Zu bearbeitende Aufgaben:
- A) Beantworte zum Text über Alkohol am Arbeitsplatz diese Fragen:
(i) Wer fragte bei der Einstellungsuntersuchung nach dem Alkoholkonsum?
(ii) Wie alt war die erzählende Person damals?
(iii) An welchem Tag begann die erzählende Person die Stelle?
- B) Welche Wörter im Text über Alkohol am Arbeitsplatz lauten „Bier“ oder enthalten dieses Wort? Liste alle auf.
- C) Setze den Text über Alkohol am Arbeitsplatz nach seinem letzten Satz fort.

Textblock:
Aber der Reihe nach:

Ich hatte nicht im Geringsten ein schlechtes Gewissen als mich der diensthabende Arzt im Betrieb bei der Einstellungsuntersuchung fragte, wie es denn mit dem Alkoholkonsum bei mir aussähe. Hier in der Firma sei das ein großes Problem, sagte er und machte keinen Hehl daraus, dass der durchschnittliche Fabrikarbeiter hier mehr tränke als ihm lieb sei.

Der Wahrheit entsprechend sagte ich, dass ich zwar gerne Bier tränke, dies aber bei mir absolut kein Problem darstelle und mich in keiner Weise je beeinflusst habe. Nun, ich war 23 Jahre alt und noch dabei „Aufbauarbeit“ zu leisten. Steter Tropfen sollte den Stein höhlen … Steter – sprichwörtlicher – Tropfen.

Tja, man gewöhnt sich an alles. Leider. Ich begann die Stelle dort an einem zweiten Januar und noch im ersten Sommer hatte ich mich daran gewöhnt, dass der heiße Nachmittag sich leichter bewältigen ließ, wenn man nebenbei ein Bierchen trank. Es war erlaubt, ja sogar selbstverständlich, und es verging keine Woche, in der es kein Freibier gab. Grund zu trinken – äh, feiern – gab es immer. Ich muss sogar sagen, dass man mit den Kollegen wesentlich besser in Kontakt kam, wenn man mit ihnen trank. Die soziale Komponente des Trinkens … ich lernte unbewusst, was für eine Rolle das Suchtmittel im Leben spielen konnte.

Datensätze:
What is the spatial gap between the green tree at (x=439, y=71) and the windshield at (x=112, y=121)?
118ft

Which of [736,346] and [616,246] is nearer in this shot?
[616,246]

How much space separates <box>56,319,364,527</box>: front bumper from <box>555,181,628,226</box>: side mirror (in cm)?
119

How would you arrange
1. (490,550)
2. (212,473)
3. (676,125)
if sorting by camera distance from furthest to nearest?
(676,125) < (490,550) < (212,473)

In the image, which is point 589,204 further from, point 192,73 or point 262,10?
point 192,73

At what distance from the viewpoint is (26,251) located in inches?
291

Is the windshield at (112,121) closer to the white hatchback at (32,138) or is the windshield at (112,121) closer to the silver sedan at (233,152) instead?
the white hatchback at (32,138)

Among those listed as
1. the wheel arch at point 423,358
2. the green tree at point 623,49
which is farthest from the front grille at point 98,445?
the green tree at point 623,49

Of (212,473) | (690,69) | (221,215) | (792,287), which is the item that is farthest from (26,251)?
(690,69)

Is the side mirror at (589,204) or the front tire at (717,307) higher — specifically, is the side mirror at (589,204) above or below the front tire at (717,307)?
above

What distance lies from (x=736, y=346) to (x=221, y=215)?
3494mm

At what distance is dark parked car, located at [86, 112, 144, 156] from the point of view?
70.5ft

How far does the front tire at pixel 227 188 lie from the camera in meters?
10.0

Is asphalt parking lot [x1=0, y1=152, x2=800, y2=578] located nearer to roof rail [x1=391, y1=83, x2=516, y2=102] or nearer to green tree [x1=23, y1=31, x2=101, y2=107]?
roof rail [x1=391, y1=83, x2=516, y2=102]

==

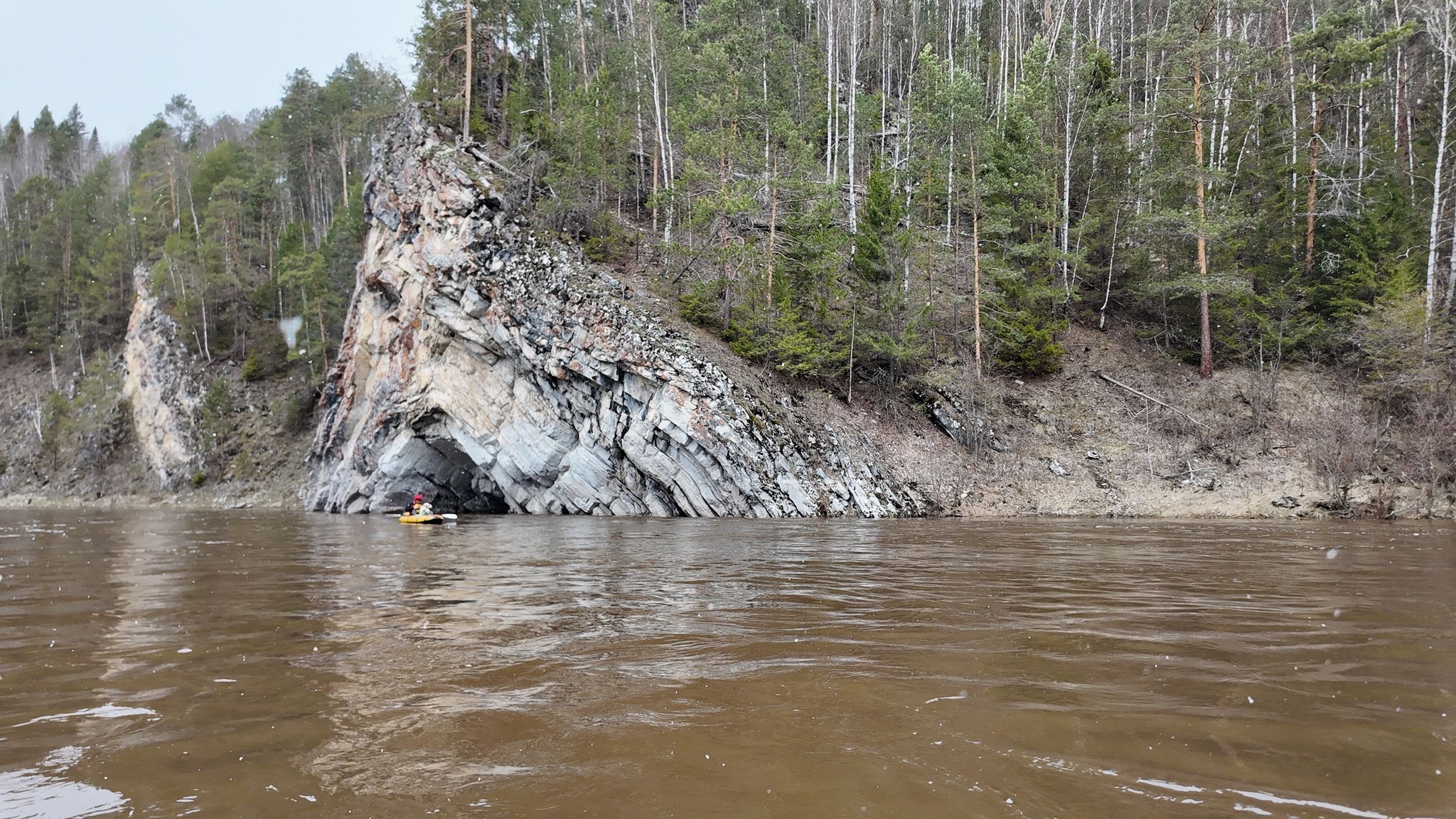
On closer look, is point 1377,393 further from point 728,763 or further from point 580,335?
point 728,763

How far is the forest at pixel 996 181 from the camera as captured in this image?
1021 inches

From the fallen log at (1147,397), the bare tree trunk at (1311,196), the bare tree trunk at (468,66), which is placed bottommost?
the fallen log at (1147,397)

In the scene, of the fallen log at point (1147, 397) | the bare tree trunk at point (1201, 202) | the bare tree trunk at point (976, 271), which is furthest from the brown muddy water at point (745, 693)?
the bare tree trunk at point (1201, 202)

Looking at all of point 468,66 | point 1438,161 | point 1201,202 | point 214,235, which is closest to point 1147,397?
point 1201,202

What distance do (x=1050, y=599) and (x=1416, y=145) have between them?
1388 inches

Lösungen:
- A)
(i) Der diensthabende Arzt im Betrieb
(ii) 23 Jahre
(iii) An einem zweiten Januar

- B) Bier, Bierchen, Freibier

- C)
Damals sah ich noch verächtlich auf die Arbeiter im Werkzeugbau hinab, die teilweise schon am Vormittag leicht angetrunken zur Arbeit kamen und morgens zur Brotzeit wie selbstverständlich Bier tranken, oder auch schon mal vom Abteilungsleiter wieder nach Hause geschickt wurden, wenn sie so betrunken waren, dass während der Arbeit Verletzungsgefahren bestand. Vielen sah man ihren Schwips gar nicht an. Ein Kollege wurde erst erwischt, als er die Stichsäge aufräumen wollte und das gute Stück ohne mit der Wimper zu zucken im Kühlschrank verstaute.

Jener Kollege blieb mir bis heute im Gedächtnis, denn er wusste, glaube ich, die ganze Zeit, wie es um ihn bestellt war. Damals war er 35 Jahre jung, er hatte als Lehrling in der Firma angefangen und feierte gerade sein 20-jähriges Jubiläum. Er hatte keine Frau, keine Freundin, kam aus einfachen Verhältnissen und sah für seine jungen Jahre sehr verbraucht aus.

Eines Tages bei einer Betriebsversammlung stand ein Vortrag einer Ärztin auf der Tagesordnung. Alkohol im Betrieb. Die gute Frau wusste, dass sie bei mehreren Hundert Bier trinkenden Proleten nicht den Hauch einer Chance auf offene Ohren hatte. So meinte sie auch folgerichtig: „Ich weiß, Sie denken, da kommt eine Preußin und kann Ihnen hier in Bayern sagen, dass Biertrinken ungesund ist … (Applaus der Männer), aber ich sage Ihnen, wenn Sie einen Konsum von zwei bis drei Halben am Tag haben, neigen Sie zum Alkoholismus.“ Der Wortlaut mag ein anderer gewesen sein, aber die Aussage die Gleiche. Die Arme musste sich auspfeifen lassen, aber als sie mit ihrem Vortrag geendet hatte, sah ich Hans wie ein Häufchen Elend in seinem Stuhl sitzen. Er war den Tränen nahe und der Mund stand ihm offen. Ich verstand damals nicht warum. Heute weiß ich, dass ihn die Ansprache erreicht hatte.

Viele Jahre später sah ich ihn an seinem zweiten Arbeitsplatz wieder, in einer Blaskapelle auf dem Oktoberfest. Er sah grau aus, gegerbt von den Jahren, aber er lächelte. Obwohl mich nichts weiter mit diesem Menschen verband, wünschte ich ihm insgeheim alles Gute. Und, dass er gelernt hatte.